● **GIVEN TASK 1**
Transcribe the passage of the article on Degenfelder's summit speech between "Degenfelder Vows To" and "was founded upon.", inclusive.

● **EXCERPTED TEXT**
========================================

Degenfelder Vows To Continue Fight Against ‘Educational Establishment’ At Conservative Summit

Wyoming Superintendent of Public Instruction Megan Degenfelder told a crowd at Saturday’s Western Conservative Summit in Denver that she’ll continue to fight “the left” and its push of a woke “educational establishment.”

Leo Wolfson

June 12, 20237 min read

Wyoming Superintendent of Public Instruction speaks in Denver during the 2023 Western Conservative Summit.
Wyoming Superintendent of Public Instruction speaks in Denver during the 2023 Western Conservative Summit. (Western Conservative Summit 2023 via YouTube)

Wyoming Superintendent of Public Instruction Megan Degenfelder says most people in Wyoming want her to continue to fight the “educational establishment” that is attempting to move the American public education system away from the principles it was founded upon.

Speaking at the Western Conservatives Summit in Denver on Saturday, Degenfelder said that establishment is “failing us, badly.”

She believes that’s happening in lockstep with “the left,” which she said is working against making America stronger and a “more perfect union.”

“When conservatives and parents of all political stripes question the value proposition of public schooling or seek alternatives, we can hardly blame them,” Degenfelder said, referencing declining enrollment in public schools.

In her role, Degenfelder is responsible for overseeing all of the state’s K-12 public education institutions. 

Declining Numbers

K-12 public education in Wyoming accounts for about 14% of the state's overall budget at about $1.7 billion for the current biennium. Of that, Wyoming funds public schools nearly $400 million with federal money making up the rest.

========================================

● **GIVEN TASK 2**
In the entries below, give the lines between the one holding "this 651×435 image." and the one holding "rusty metal post [352, 274, 382, 434]", inclusive, as a numbered list, leaving out blank lines.

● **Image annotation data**
========================================

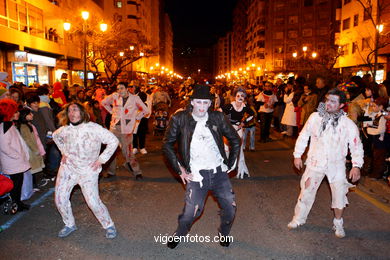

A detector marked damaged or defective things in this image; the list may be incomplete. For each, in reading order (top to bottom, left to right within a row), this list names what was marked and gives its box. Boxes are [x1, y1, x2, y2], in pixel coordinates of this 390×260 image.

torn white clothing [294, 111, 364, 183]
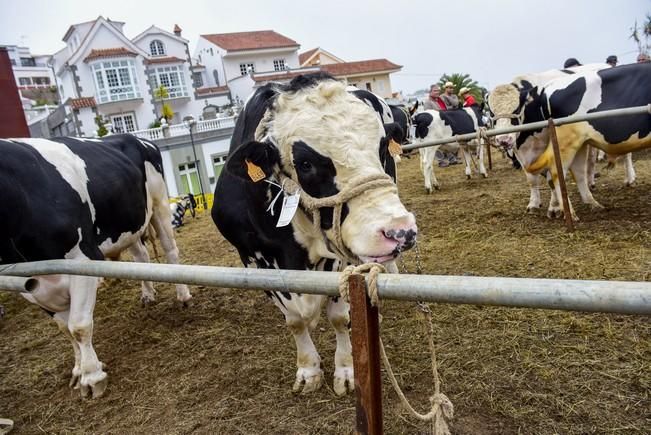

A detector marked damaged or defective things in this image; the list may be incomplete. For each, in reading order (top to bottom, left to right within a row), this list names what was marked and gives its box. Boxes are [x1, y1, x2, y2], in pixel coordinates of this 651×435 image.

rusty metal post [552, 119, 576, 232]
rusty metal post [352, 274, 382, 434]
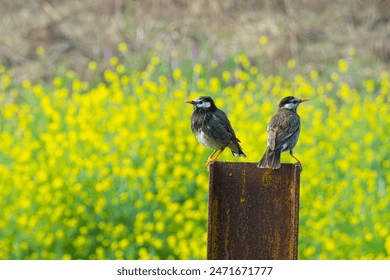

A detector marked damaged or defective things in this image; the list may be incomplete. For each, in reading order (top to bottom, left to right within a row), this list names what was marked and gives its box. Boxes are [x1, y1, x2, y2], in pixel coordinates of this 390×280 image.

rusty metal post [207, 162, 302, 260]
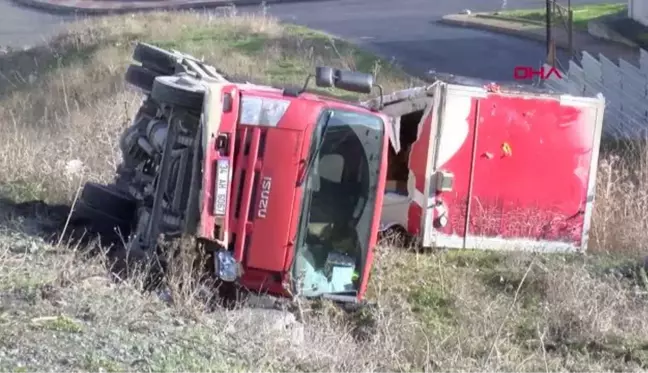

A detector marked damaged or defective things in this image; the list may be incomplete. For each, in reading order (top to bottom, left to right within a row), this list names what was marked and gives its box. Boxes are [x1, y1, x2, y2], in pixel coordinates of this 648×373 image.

========================================

● **FINAL ANSWER 1**
Degenfelder Vows To Continue Fight Against ‘Educational Establishment’ At Conservative Summit

Wyoming Superintendent of Public Instruction Megan Degenfelder told a crowd at Saturday’s Western Conservative Summit in Denver that she’ll continue to fight “the left” and its push of a woke “educational establishment.”

Leo Wolfson

June 12, 20237 min read

Wyoming Superintendent of Public Instruction speaks in Denver during the 2023 Western Conservative Summit.
Wyoming Superintendent of Public Instruction speaks in Denver during the 2023 Western Conservative Summit. (Western Conservative Summit 2023 via YouTube)

Wyoming Superintendent of Public Instruction Megan Degenfelder says most people in Wyoming want her to continue to fight the “educational establishment” that is attempting to move the American public education system away from the principles it was founded upon.

● **FINAL ANSWER 2**
1. A detector marked damaged or defective things in this image; the list may be incomplete. For each, in reading order (top to bottom, left to right within a row), this list names what was marked and gives its box. Boxes are [x1, y1, x2, y2], in pixel coordinates of this 651×435 image.
2. rusty metal post [552, 119, 576, 232]
3. rusty metal post [352, 274, 382, 434]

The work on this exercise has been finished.